The stress on the family that the virus has caused is worsened by the fact that Williams has decided to keep his deployment confidential from his mother. Except for his wife, kids, siblings and the soldiers he’s serving with, no one knows he is here in Detroit.
“My mom has no idea that I have been called to active duty here for the COVID-19 response. When I was deployed in 2011, she didn’t handle it well,” Williams said. “Even though it was a relatively low risk mission, she thought I was walking directly into the fighting. When this deployment came up, I had a long conversation with my siblings. We felt that mom would not fare well with the additional stress of this mobilization.”
Long hours spent treating patients, the responsibilities of the deployment, the stress of keeping this mission a secret from his mom and close friends. The missed birthdays and milestones. It is all a heavy weight to carry, and that weight is evident on Williams’ face as he fights to hold back tears.
That load seems to lighten, ever so briefly, with the thought of reuniting with his family.
“I don’t know if this is going to end anytime soon, but I’ll be having coffee with mom on her front porch just as soon as I can be there with her,” he said. “As for my grandson, I’ll probably head up and take him fishing and play with him on the beach.”
Until then, Williams knows that the mission here is worth the sacrifice.
“Definitely it’s worth it. Giving back. Everybody talks about their deployments and going overseas to help other countries, and we’ve done medical deployments to Central and South America,” he said. “It’s always great to see what we can do for those people and the gratitude that they have, but to stay here and do the same thing for the American people as a whole?

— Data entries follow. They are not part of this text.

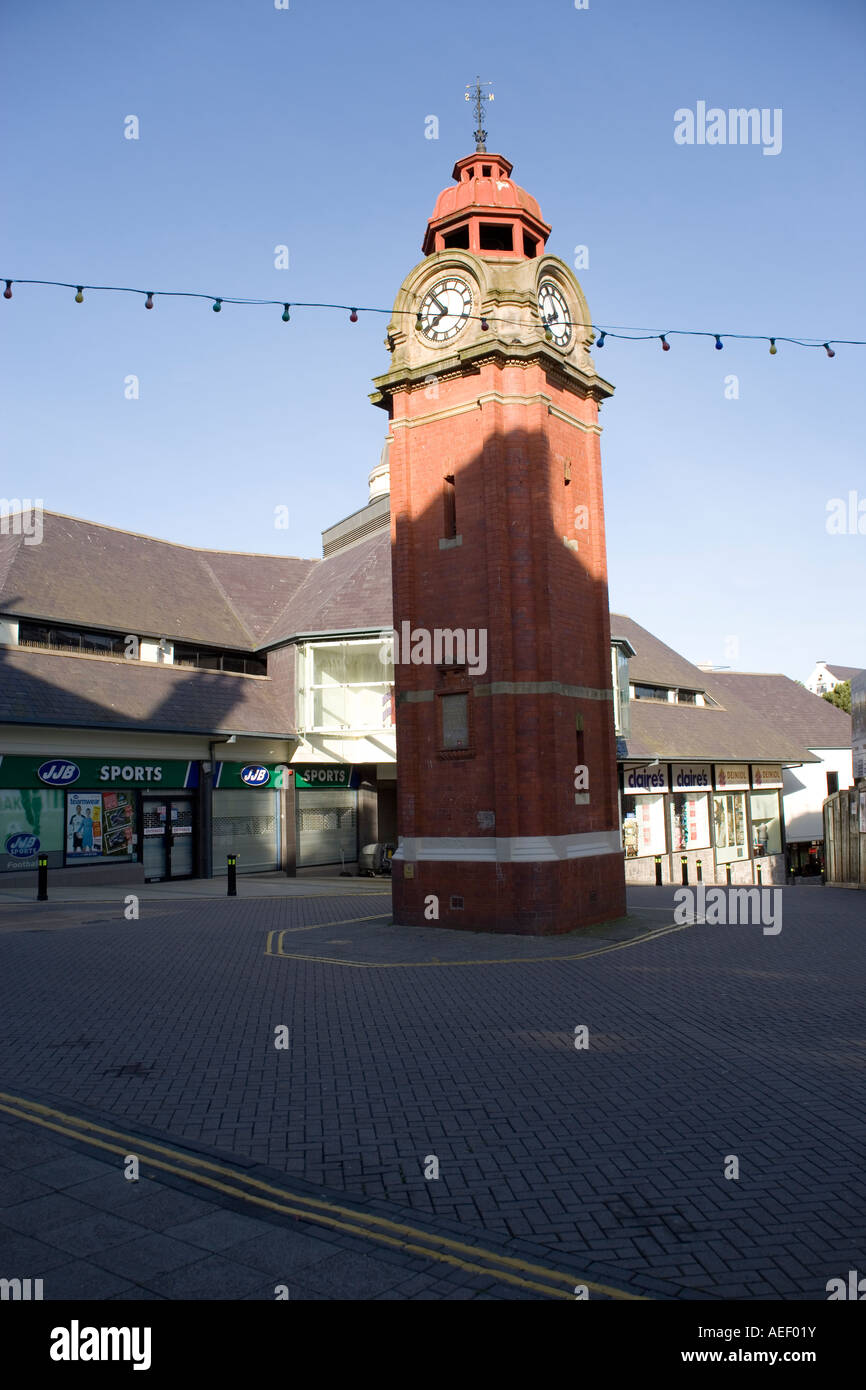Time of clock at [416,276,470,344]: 7:53
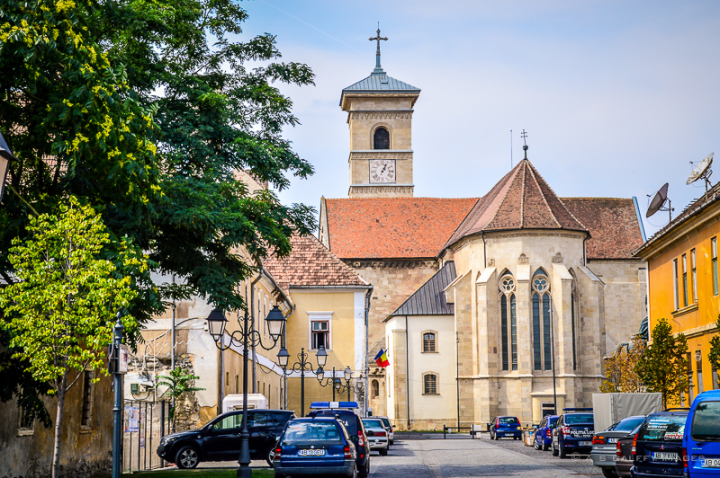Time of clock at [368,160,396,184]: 1:04
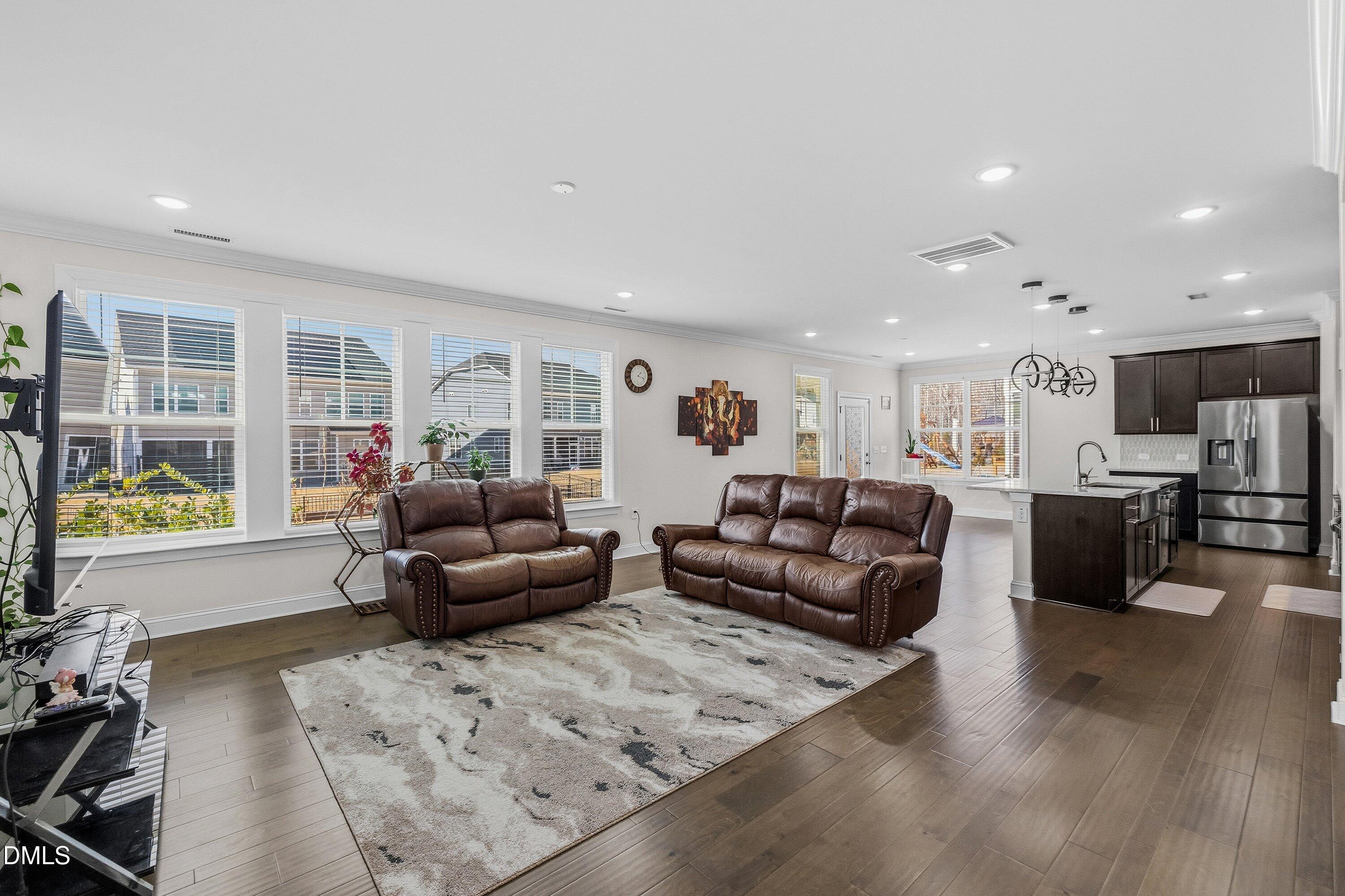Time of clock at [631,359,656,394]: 1:18
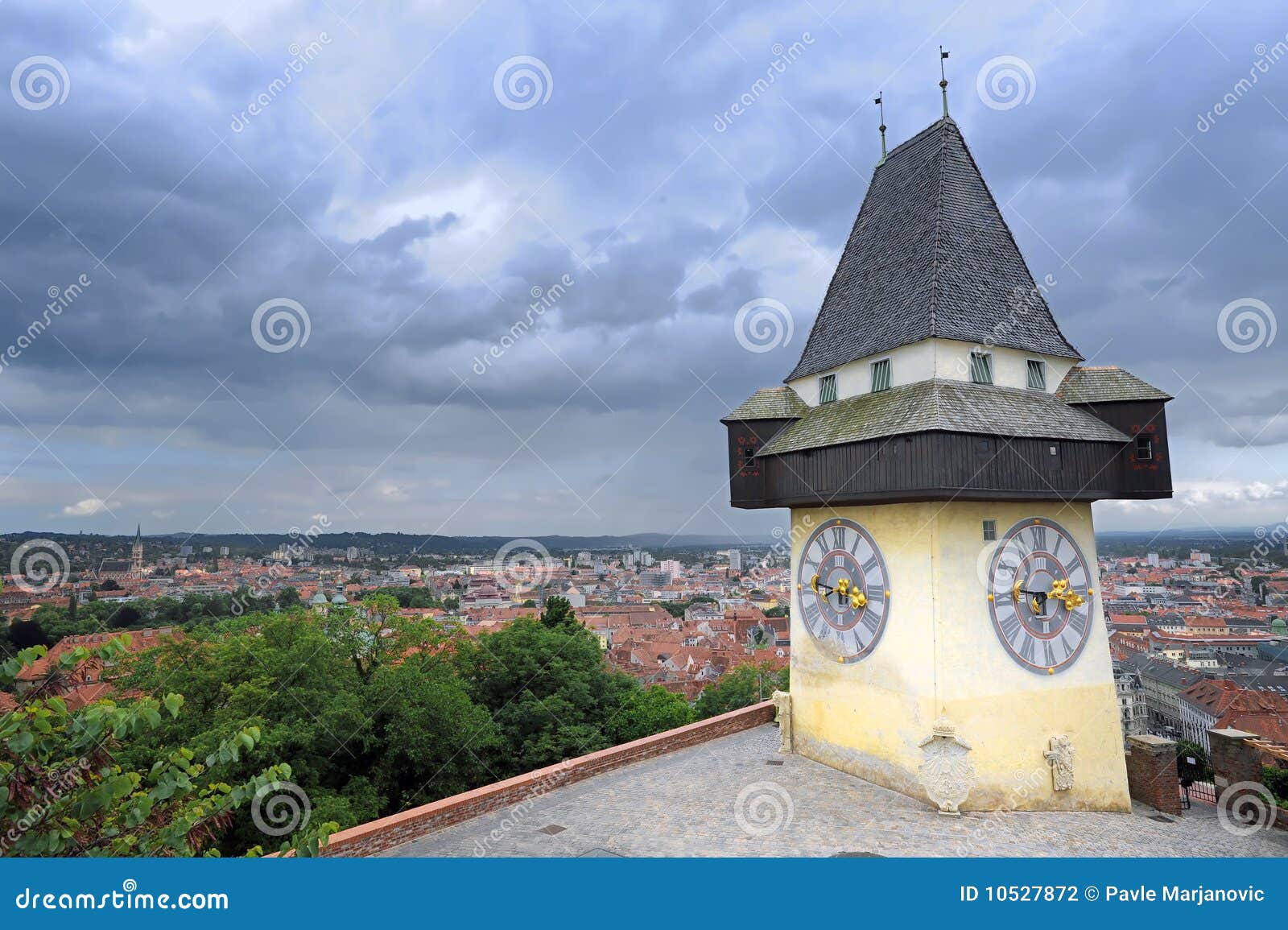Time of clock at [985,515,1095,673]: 2:46
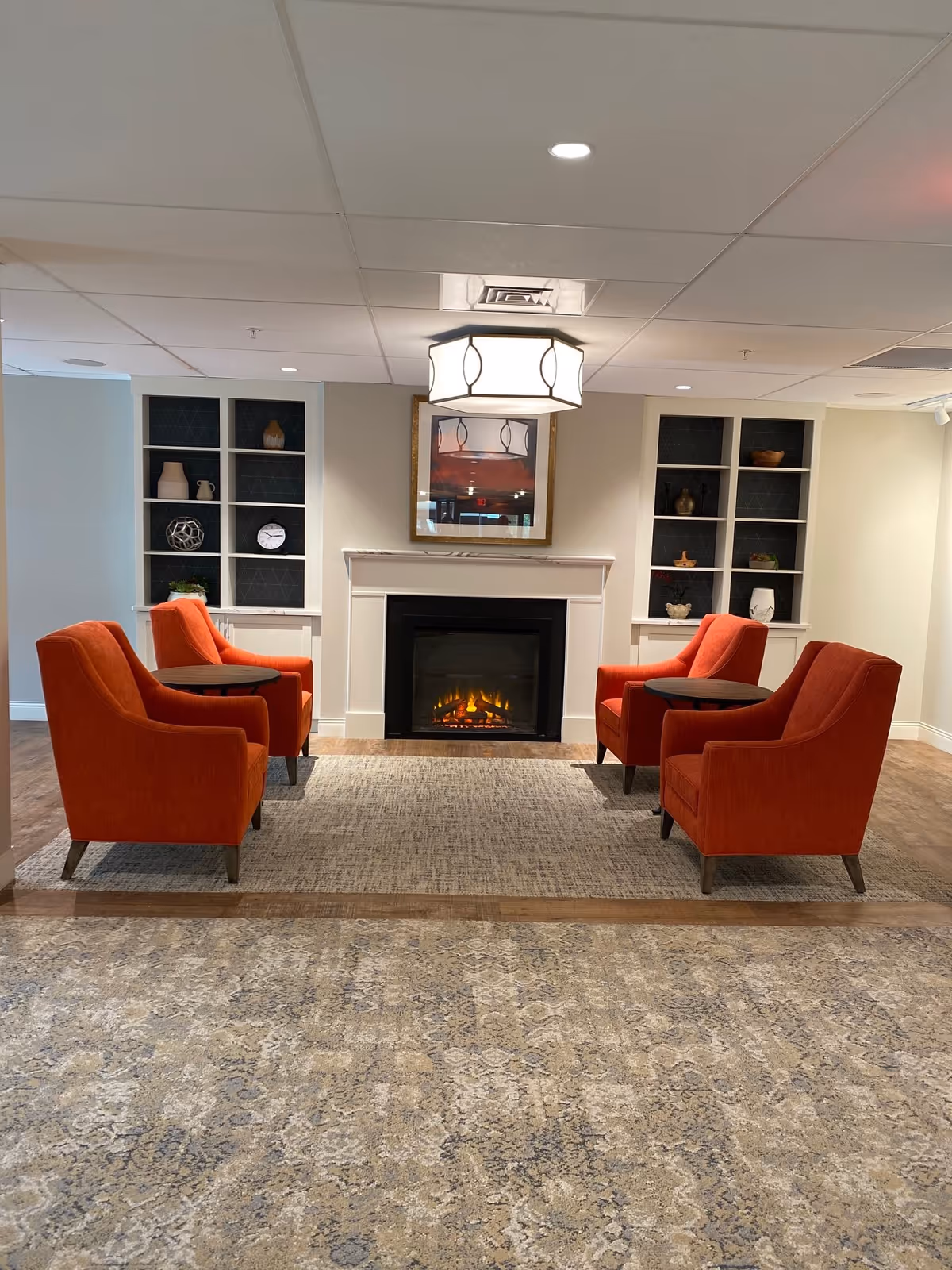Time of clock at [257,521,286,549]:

It’s been truly gratifying.”
Williams lives in Ossian, Indiana, and he is currently deployed with the Urban Augmentation Medical Task Force 801-2 in support of the Department of Defense COVID-19 response. U.S. Northern Command, through U.S. Army North, remains committed to providing flexible Department of Defense support to the Federal Emergency Management Agency for the whole-of-nation COVID-19 response.